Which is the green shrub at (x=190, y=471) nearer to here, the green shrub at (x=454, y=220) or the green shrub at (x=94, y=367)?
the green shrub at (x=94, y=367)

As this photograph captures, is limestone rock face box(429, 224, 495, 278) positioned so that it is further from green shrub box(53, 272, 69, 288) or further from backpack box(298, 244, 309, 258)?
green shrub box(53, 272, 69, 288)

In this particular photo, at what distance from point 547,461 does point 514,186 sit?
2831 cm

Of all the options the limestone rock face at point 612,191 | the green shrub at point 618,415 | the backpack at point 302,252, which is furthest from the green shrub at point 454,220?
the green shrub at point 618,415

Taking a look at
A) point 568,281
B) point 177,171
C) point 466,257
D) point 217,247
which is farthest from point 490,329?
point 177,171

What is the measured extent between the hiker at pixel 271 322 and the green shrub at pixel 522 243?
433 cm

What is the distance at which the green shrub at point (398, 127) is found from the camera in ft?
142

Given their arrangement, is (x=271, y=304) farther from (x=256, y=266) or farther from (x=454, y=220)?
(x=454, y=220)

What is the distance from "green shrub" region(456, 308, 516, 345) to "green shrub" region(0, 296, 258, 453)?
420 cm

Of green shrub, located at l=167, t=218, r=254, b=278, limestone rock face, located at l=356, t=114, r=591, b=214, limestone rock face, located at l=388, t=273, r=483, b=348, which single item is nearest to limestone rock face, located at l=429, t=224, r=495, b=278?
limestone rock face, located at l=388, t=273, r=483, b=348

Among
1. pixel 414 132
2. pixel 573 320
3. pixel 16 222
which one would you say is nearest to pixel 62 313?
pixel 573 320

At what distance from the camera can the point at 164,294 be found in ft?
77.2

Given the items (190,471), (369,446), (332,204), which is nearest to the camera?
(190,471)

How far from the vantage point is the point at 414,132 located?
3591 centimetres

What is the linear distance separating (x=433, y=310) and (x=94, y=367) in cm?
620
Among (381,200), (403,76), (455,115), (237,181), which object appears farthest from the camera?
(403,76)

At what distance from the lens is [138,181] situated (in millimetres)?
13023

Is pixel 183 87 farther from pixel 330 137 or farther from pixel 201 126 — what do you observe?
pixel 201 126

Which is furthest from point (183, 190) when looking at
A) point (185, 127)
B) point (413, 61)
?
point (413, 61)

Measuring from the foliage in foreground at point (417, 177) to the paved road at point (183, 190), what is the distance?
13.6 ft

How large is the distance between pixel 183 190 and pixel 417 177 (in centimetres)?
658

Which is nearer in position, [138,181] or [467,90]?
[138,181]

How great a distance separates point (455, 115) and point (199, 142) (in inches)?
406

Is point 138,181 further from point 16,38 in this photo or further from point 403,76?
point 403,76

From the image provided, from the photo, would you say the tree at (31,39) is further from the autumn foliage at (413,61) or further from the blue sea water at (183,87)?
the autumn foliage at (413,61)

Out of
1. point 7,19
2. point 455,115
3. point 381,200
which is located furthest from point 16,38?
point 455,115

**GIVEN EXERCISE**
Copy the stretch from the line containing "What is the linear" through the end of the items word for word, including both ends.

**WRITTEN REPLY**
What is the linear distance separating (x=433, y=310) and (x=94, y=367) in cm?
620
Among (381,200), (403,76), (455,115), (237,181), which object appears farthest from the camera?
(403,76)

At what distance from the lens is [138,181] situated (in millimetres)?
13023

Is pixel 183 87 farther from pixel 330 137 or farther from pixel 201 126 — what do you observe?
pixel 201 126

Which is furthest from point (183, 190) when looking at
A) point (185, 127)
B) point (413, 61)
?
point (413, 61)

Measuring from the foliage in foreground at point (417, 177) to the paved road at point (183, 190), what is the distance?
13.6 ft

How large is the distance between pixel 183 190 and pixel 417 177 (in centimetres)?
658

Which is nearer in position, [138,181] or [467,90]?
[138,181]

How great a distance separates point (455, 115) and point (199, 142) (in inches)?
406

Is point 138,181 further from point 16,38 in this photo or further from point 403,76?
point 403,76

From the image provided, from the photo, would you say the tree at (31,39) is further from the autumn foliage at (413,61) or further from the blue sea water at (183,87)?
the autumn foliage at (413,61)

Out of
1. point 7,19
2. point 455,115
3. point 381,200
which is located furthest from point 16,38?
point 455,115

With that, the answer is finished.